A demonstration of math accessibility
Presenter: Richard Orme
Duration: 4 min
Although many people now understand the importance of making documents accessible, most people haven't seen what math accessibility is like. This video demonstrates math accessibility and also shows some configuration options that can tailor the experience to a user's needs.
A demonstration of math accessibility.
Many people now understand the importance of making websites and publications accessible to people with disabilities.
But have you ever wondered what math accessibility means?
This video will show you as we experience how expressions encoded as MathML in a web page or EPUB ebook can be read with a combination of the NVDA screen reader and the MathCAT addon.
Here we're on the Wikipedia page for the quadratic formula and I can move the screen reader focus to the expression.
Computer speech >> With a not equal to zero, the quadratic formula is x equals the fraction with numerator negative b plus or minus the square root of b squared minus four a c and denominator 2 a.
The MathML has been processed using speech rules and is read aloud by the text to speech and shown in braille math notation if a braille display is connected.
But now I want to explore this formula.
So I'll press the enter key and I'll hear the confirmation that I've entered the math expression.
Computer speech >> math I'll use the right and left arrow keys to move through the mathematical structure.
And I can use the down and up arrow keys to zoom in or out to focus on elements of the expression.
For the videos, we've added a visual highlight to help explain the concept.
So first I'll zoom in a level so I can hear each side of the equation separately.
So I'll press down arrow.
Computer speech >> x And then move to the right.
Computer speech >> equals And right again.

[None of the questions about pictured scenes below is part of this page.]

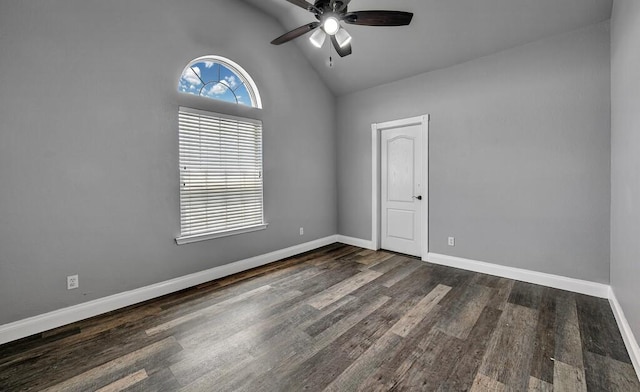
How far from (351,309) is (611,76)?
3365 mm

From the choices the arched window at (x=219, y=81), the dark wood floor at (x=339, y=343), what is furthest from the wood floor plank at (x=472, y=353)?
the arched window at (x=219, y=81)

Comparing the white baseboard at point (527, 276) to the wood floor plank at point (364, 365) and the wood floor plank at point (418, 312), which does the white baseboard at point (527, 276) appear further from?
the wood floor plank at point (364, 365)

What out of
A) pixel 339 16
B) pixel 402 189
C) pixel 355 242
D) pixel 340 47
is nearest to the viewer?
pixel 339 16

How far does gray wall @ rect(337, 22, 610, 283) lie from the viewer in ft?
9.15

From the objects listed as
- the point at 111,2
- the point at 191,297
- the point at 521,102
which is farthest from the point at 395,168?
the point at 111,2

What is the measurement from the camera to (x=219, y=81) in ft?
11.4

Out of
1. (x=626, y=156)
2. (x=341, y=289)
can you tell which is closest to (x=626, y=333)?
(x=626, y=156)

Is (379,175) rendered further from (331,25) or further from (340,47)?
(331,25)

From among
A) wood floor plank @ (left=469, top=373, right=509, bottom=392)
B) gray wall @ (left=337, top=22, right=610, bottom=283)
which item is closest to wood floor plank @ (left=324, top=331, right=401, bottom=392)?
wood floor plank @ (left=469, top=373, right=509, bottom=392)

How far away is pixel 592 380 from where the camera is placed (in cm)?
168

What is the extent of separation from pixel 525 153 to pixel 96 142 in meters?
4.53

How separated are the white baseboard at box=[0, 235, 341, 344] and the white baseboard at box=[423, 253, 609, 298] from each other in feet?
8.34

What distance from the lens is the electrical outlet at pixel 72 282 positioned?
2426mm

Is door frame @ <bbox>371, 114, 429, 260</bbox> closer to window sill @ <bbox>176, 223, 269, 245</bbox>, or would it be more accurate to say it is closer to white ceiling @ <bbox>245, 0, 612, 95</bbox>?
white ceiling @ <bbox>245, 0, 612, 95</bbox>
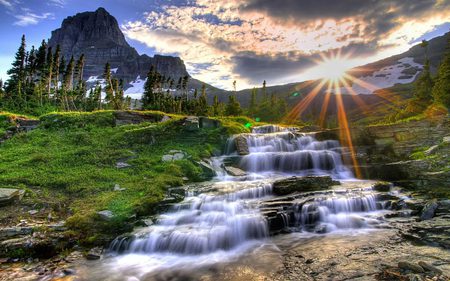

Computer speech >>The fraction with numerator negative B plus or minus the square root of b squared minus four a c and denominator 2 a Well, this is the fraction I wanted to explore, so I'll zoom in a level, going down to hear first the numerator Computer speech >> In numerator, negative b plus or minus the square root of b squared minus 4 a c.
And next I'll use the arrow key to hear the denominator Computer speech >> In denominator 2 a And I can even zoom in a further level so I can navigate element by element Computer speech >> 2 Computer speech >> a In the settings menu numerous options in MathCAT can be used to control the speech, navigation and braille.
For example, a person may choose to have the speech slow down when speaking math expressions, or they can select which braille notation to use.
So now we've experienced how math can be accessible, encoding it as MathML so it can be converted to understandable speech and braille.
A screen reader user does not then have to try and make sense of a stream of speech, but can explore complex expressions even down to individual symbols.
A goal of MathCAT is to be an easy to use library for screen readers and other assistive technology to produce high quality speech and or braille from MathML MathCAT takes advantage of some new ideas The MathML Working Group is developing to allow authors to express their intent when they use a notation.
To find out more you can search up the W3C Math Working Group.